You see this with some apps (I think ReVanced is a popular example?) and games occasionally, and I’ve never been clear on how they do it.
The term you are looking for in general is “reverse engineering”. For software in particular you are looking at disassembly, decompilation and various forms of tracing and debugging.
As for particular software: For .NET there is ILSpy that can help you look into how things work. For native code I have used Ghidra in the past.
Native code is a lot more effort to understand. In both cases things like variable names names will be gone. Most function names will be missing (even more so for native code). Type names too. For native code the types themselves will be gone, so you will have to look at what is going on and guess if something is a struct or an array. How big is the struct and what are the fields?
Left over debug or logging lines are very valuable in figuring out what something is. Often times you have to go over a piece of disassembly or decompiled code several times as your understanding of it gradually builds.
C++ code with lots of object orientation tends to be easier to figure out the big picture of than C code, as the classes and inheritance provides a more obvious pattern.
Then there is dynamic tracing (running under some sort of debugger or call tracer to see what the software does). I have not had as much success with this.
Note that I’m absolutely an amateur at reverse engineering. I thought it was interesting enough that I wanted to learn it (and I had a small project where it was useful). But I’m mostly a programmer.
I have done a lot of low level programming (C, C++, even a small amount of assembly, in recent times a lot of Rust), and this knowledge helps when reverse engineering. You need to understand how compilers and linkers lowers code to machine code in order to have a fighting chance at reversing that.

Required work:
a) Duplicate the reverse engineering thread word for word, everything from "Then there is" down to "at reversing that.".
b) Write the next part of the reverse engineering thread, picking up right after its last sentence.
The items that come next were taken from a separate source.

Spatial relationship records:

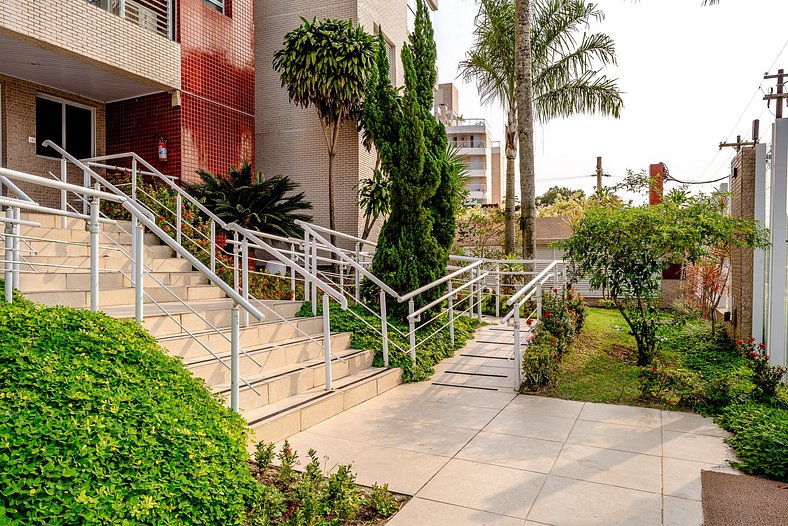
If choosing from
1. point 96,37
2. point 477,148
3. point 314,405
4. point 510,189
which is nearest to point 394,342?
point 314,405

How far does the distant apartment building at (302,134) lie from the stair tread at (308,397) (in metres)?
7.31

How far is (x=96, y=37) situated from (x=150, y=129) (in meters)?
2.20

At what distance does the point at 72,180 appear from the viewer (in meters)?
10.3

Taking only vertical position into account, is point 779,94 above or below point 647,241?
above

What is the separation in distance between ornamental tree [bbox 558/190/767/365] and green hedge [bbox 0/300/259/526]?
19.0 ft

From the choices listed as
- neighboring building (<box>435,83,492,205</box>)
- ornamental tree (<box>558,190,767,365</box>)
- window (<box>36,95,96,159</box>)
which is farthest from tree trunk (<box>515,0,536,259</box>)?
neighboring building (<box>435,83,492,205</box>)

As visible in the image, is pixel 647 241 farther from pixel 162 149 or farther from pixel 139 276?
pixel 162 149

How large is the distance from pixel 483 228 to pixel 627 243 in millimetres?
10708

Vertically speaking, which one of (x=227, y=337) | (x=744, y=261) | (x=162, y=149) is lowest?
(x=227, y=337)

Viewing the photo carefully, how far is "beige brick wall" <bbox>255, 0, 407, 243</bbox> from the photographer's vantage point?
13707 mm

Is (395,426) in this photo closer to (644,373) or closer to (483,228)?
(644,373)

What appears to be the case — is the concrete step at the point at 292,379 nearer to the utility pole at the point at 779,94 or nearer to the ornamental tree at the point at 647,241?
the ornamental tree at the point at 647,241

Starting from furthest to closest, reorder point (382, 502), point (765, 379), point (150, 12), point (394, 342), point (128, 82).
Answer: point (150, 12) → point (128, 82) → point (394, 342) → point (765, 379) → point (382, 502)

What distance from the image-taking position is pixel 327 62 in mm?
11289
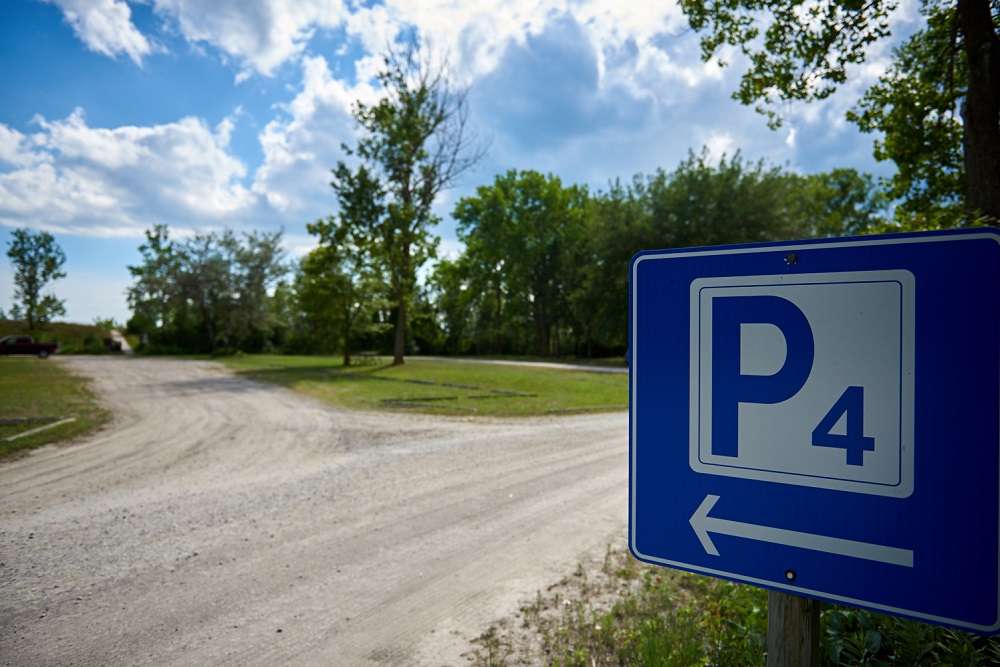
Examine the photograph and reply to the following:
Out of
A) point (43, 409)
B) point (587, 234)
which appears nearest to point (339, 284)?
point (43, 409)

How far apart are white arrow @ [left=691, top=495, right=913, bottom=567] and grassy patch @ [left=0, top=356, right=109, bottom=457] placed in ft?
33.4

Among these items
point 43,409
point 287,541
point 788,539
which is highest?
point 788,539

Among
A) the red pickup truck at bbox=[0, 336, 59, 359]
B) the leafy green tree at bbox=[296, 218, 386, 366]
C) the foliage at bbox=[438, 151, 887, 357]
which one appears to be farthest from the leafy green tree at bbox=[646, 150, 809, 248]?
the red pickup truck at bbox=[0, 336, 59, 359]

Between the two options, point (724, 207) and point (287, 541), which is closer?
point (287, 541)

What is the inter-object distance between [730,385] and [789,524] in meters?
0.36

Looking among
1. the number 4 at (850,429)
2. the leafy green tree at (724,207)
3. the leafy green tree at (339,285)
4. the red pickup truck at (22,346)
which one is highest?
the leafy green tree at (724,207)

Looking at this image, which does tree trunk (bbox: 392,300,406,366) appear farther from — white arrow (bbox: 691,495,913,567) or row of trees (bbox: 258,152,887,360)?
white arrow (bbox: 691,495,913,567)

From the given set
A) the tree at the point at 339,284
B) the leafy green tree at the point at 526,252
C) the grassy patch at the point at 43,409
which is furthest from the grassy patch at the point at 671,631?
the leafy green tree at the point at 526,252

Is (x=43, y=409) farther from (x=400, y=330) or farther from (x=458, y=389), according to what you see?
(x=400, y=330)

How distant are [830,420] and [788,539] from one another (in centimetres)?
32

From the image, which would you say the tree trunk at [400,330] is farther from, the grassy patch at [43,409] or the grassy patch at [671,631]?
the grassy patch at [671,631]

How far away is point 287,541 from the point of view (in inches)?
199

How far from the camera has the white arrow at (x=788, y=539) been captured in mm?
1198

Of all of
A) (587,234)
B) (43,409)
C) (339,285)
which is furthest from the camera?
(587,234)
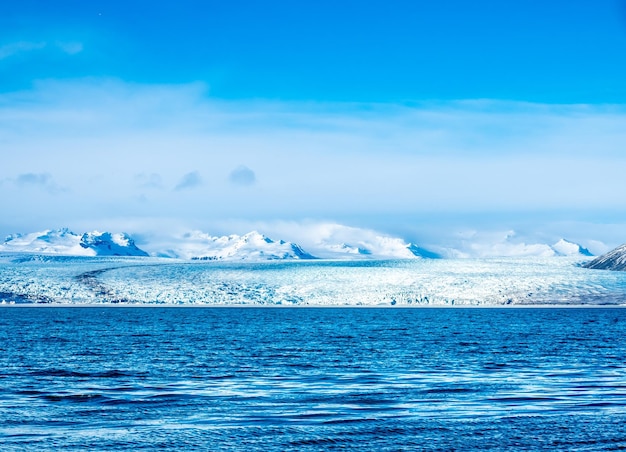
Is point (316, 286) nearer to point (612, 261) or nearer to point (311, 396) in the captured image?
point (612, 261)

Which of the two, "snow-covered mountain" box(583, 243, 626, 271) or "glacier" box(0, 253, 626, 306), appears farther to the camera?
"snow-covered mountain" box(583, 243, 626, 271)

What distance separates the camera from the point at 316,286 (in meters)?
78.3

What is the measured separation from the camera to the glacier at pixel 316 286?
74875mm

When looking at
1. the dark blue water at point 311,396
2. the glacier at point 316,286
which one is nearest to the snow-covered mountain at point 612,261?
the glacier at point 316,286

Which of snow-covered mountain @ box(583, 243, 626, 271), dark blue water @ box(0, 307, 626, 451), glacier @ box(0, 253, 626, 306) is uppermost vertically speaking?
snow-covered mountain @ box(583, 243, 626, 271)

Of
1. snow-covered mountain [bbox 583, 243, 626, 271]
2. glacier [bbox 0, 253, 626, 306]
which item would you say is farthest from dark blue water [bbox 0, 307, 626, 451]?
snow-covered mountain [bbox 583, 243, 626, 271]

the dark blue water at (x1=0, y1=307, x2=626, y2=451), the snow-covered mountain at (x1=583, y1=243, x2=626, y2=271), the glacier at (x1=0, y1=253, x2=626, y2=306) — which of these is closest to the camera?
the dark blue water at (x1=0, y1=307, x2=626, y2=451)

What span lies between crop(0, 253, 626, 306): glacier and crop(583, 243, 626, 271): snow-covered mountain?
26287 millimetres

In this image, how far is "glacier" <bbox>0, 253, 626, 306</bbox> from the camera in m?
74.9

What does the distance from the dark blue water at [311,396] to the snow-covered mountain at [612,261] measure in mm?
74458

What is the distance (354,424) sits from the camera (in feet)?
53.7

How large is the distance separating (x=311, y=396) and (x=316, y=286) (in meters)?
58.0

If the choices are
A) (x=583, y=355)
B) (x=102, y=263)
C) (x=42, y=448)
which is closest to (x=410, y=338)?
(x=583, y=355)

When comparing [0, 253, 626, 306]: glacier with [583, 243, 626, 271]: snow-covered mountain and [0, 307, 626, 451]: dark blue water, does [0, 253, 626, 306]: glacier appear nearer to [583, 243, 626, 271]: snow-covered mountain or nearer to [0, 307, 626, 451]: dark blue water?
[583, 243, 626, 271]: snow-covered mountain
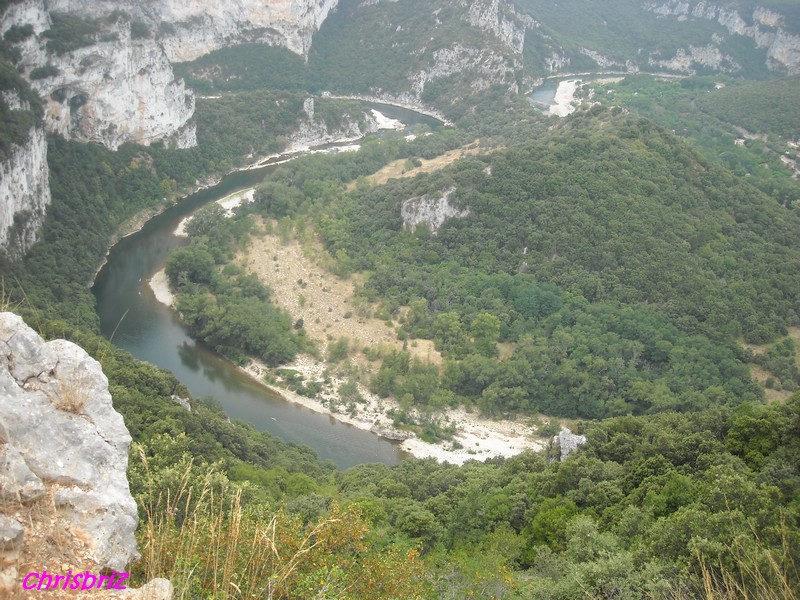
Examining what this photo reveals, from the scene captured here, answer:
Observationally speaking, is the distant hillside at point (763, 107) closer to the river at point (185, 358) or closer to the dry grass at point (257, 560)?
the river at point (185, 358)

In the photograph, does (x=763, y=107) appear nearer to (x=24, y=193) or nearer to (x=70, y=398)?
(x=24, y=193)

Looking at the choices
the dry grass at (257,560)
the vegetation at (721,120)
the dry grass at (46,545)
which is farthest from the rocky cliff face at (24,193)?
the vegetation at (721,120)

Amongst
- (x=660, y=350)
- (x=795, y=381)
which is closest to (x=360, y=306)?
(x=660, y=350)

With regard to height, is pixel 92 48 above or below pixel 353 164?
above

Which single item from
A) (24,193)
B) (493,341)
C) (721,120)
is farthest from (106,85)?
(721,120)

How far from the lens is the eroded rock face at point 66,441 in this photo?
761 cm

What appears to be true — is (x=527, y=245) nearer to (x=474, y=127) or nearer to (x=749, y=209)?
(x=749, y=209)

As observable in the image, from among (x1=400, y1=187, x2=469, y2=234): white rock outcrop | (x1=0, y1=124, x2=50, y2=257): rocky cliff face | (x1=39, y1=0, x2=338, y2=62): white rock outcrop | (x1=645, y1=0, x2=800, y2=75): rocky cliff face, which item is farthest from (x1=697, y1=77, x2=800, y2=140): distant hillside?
(x1=0, y1=124, x2=50, y2=257): rocky cliff face

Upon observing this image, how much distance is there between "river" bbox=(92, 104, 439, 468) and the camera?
36.1 m

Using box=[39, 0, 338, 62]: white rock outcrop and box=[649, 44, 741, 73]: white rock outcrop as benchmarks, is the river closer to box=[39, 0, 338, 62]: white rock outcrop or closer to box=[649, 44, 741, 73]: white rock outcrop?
box=[39, 0, 338, 62]: white rock outcrop

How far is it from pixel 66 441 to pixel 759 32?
145010 mm

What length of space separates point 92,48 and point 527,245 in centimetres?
4285

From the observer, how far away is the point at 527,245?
46.8m

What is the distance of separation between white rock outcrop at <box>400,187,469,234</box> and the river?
1843 centimetres
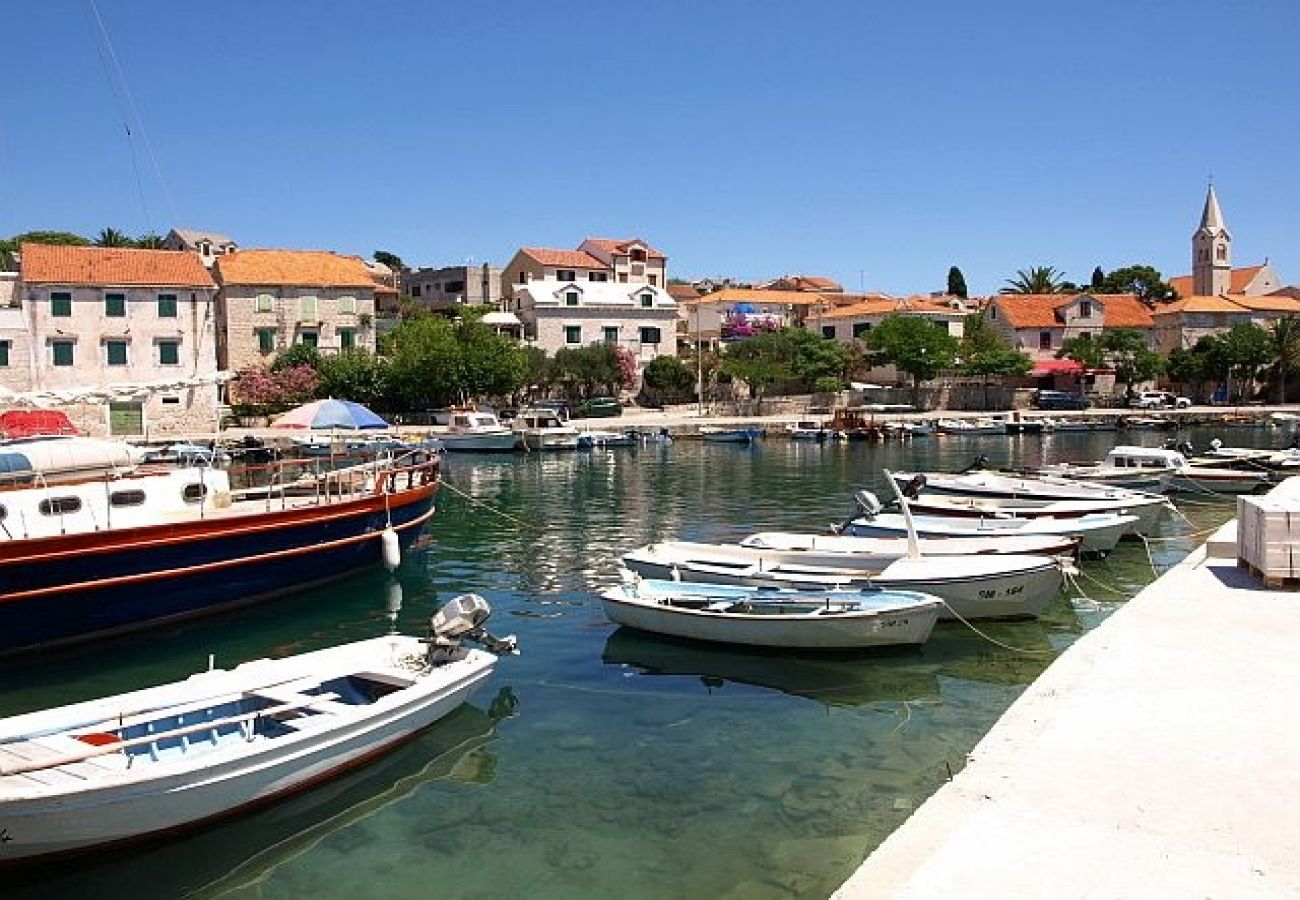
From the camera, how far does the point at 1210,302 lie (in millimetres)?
100188

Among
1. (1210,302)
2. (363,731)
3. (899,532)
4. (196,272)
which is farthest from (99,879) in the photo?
(1210,302)

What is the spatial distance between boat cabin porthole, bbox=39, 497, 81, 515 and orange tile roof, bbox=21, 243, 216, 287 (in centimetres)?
5218

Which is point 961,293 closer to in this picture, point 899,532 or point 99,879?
point 899,532

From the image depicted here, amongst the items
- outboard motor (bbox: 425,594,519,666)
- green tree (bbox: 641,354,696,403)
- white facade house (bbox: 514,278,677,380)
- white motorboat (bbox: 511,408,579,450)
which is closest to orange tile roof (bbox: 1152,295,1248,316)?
green tree (bbox: 641,354,696,403)

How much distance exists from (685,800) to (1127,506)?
2088 cm

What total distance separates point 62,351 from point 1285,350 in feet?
298

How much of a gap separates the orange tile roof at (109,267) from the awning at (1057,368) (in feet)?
221

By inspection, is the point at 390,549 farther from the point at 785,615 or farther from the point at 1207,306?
the point at 1207,306

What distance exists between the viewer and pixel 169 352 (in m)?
68.7

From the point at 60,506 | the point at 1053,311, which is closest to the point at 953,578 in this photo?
the point at 60,506

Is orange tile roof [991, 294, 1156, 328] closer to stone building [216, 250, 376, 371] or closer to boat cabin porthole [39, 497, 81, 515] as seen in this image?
stone building [216, 250, 376, 371]

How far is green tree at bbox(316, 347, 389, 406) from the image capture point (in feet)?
232

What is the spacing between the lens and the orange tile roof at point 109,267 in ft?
214

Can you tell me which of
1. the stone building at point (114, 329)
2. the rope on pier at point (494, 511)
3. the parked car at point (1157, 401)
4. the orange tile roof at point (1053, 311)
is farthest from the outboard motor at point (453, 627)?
the orange tile roof at point (1053, 311)
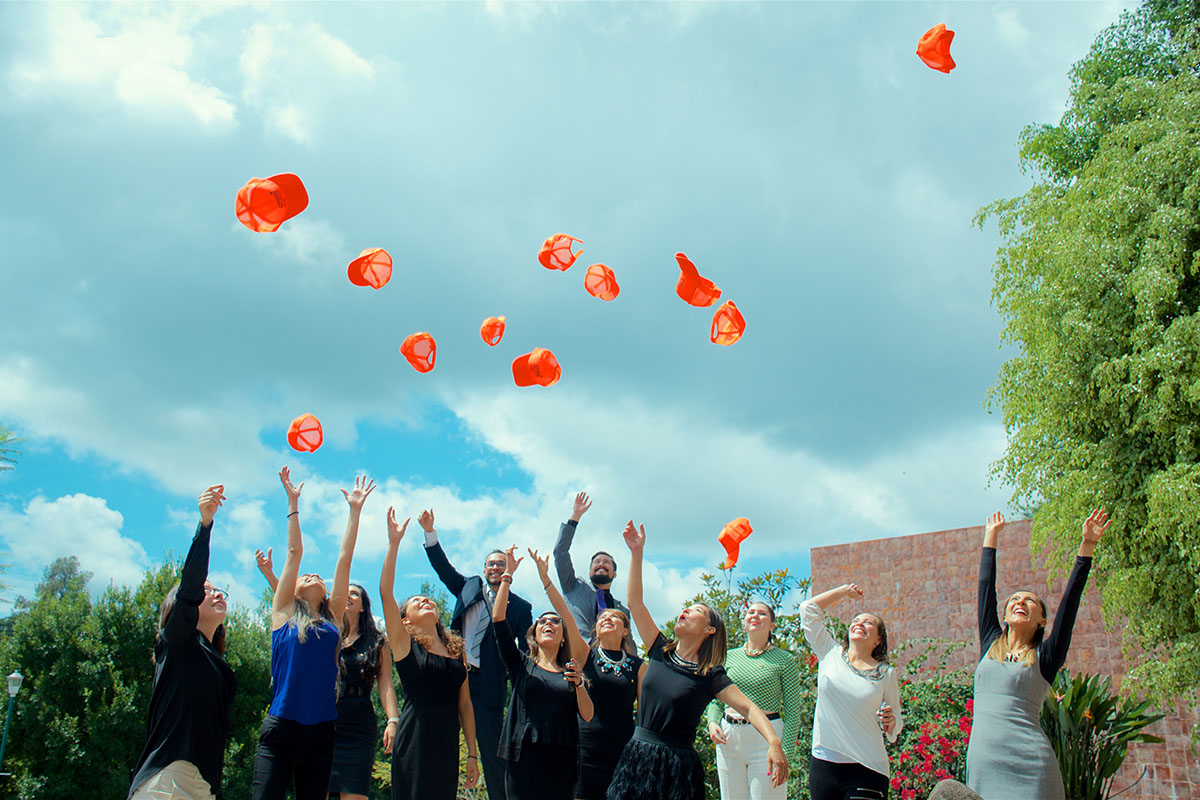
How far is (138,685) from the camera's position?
24.7 m

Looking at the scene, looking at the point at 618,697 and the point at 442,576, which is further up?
the point at 442,576

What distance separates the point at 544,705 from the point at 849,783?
1619mm

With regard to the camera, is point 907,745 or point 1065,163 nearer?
point 907,745

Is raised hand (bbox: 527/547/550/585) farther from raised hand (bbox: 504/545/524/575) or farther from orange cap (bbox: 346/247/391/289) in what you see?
orange cap (bbox: 346/247/391/289)

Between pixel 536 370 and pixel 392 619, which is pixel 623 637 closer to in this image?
pixel 392 619

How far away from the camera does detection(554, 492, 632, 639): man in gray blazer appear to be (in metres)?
6.47

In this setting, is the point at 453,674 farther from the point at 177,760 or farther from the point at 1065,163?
the point at 1065,163

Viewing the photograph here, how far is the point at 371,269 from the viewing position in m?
8.20

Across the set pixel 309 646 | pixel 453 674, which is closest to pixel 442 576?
pixel 453 674

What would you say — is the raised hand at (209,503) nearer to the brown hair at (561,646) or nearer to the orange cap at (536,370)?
the brown hair at (561,646)

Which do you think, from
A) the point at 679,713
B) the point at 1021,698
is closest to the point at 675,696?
the point at 679,713

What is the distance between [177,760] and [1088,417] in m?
12.1

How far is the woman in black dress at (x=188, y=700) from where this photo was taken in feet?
12.5

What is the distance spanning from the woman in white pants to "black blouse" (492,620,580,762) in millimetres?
863
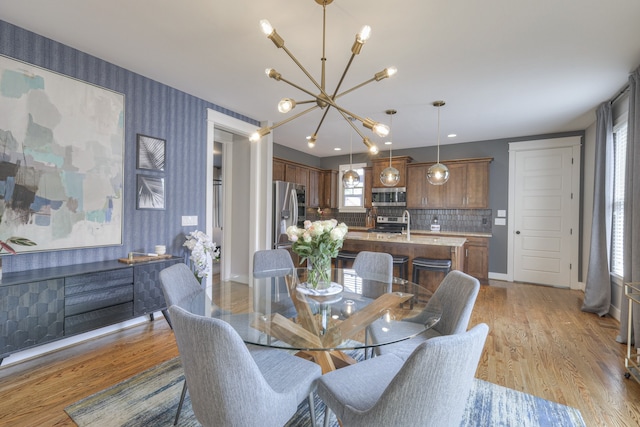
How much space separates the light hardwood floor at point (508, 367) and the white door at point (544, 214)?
1839 mm

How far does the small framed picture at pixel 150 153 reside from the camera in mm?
3186

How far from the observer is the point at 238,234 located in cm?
509

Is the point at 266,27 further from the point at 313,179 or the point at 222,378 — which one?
the point at 313,179

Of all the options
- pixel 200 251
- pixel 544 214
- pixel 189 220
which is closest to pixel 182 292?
pixel 200 251

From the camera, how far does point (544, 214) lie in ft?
17.2

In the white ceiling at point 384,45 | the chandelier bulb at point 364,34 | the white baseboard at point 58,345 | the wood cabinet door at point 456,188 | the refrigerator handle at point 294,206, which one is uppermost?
the white ceiling at point 384,45

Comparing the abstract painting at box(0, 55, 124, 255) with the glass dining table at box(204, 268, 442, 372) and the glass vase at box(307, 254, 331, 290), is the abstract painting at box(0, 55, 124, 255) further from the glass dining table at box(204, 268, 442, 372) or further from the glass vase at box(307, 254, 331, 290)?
the glass vase at box(307, 254, 331, 290)

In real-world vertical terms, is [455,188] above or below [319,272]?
above

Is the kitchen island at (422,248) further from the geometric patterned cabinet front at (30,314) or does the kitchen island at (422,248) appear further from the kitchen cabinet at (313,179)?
the geometric patterned cabinet front at (30,314)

Expected responses:
a)
Then there is dynamic tracing (running under some sort of debugger or call tracer to see what the software does). I have not had as much success with this.
Note that I’m absolutely an amateur at reverse engineering. I thought it was interesting enough that I wanted to learn it (and I had a small project where it was useful). But I’m mostly a programmer.
I have done a lot of low level programming (C, C++, even a small amount of assembly, in recent times a lot of Rust), and this knowledge helps when reverse engineering. You need to understand how compilers and linkers lowers code to machine code in order to have a fighting chance at reversing that.

b)
Also note that there may be legal complications when doing reverse engineering, especially with regards to how you make use of the things you learned. I’m not a lawyer, this is not legal advice, etc. But check out the legal guidelines of Asahi Linux (who are working on reverse engineering M1 macs to run Linux on them): https://asahilinux.org/copyright/ (scroll down to “reverse engineering policy”).
Now this covers (at a high level) how to figure things out. How you then patch closed source software I have no idea. Haven’t looked into that, as my interest was in figuring out how hardware and drivers worked to make open source software talk to said hardware.
What do you mean when you say “native code”? It sounds like perhaps C and similar languages?
Also as someone that would be approaching this as an amateur as well, have you pulled together some resources you’ve found useful in your learning, or has it largely been more scrapping together info from searches as you learn, and not so much things that may be useful to refer to others?
With native code I mean machine code. That is indeed usually produced by C or C++, though there are some other options too, notably Rust and Go both also compile to native machine code rather than some sort of byte code. In contrast Java, C# and Python all compile to various byte code representations (that are usually much higher level and thus easier to figure out).
You could of course also have hand written assembly code, but that is rare these days outside a few specific critical functions like memcpy or media encoders/decoders.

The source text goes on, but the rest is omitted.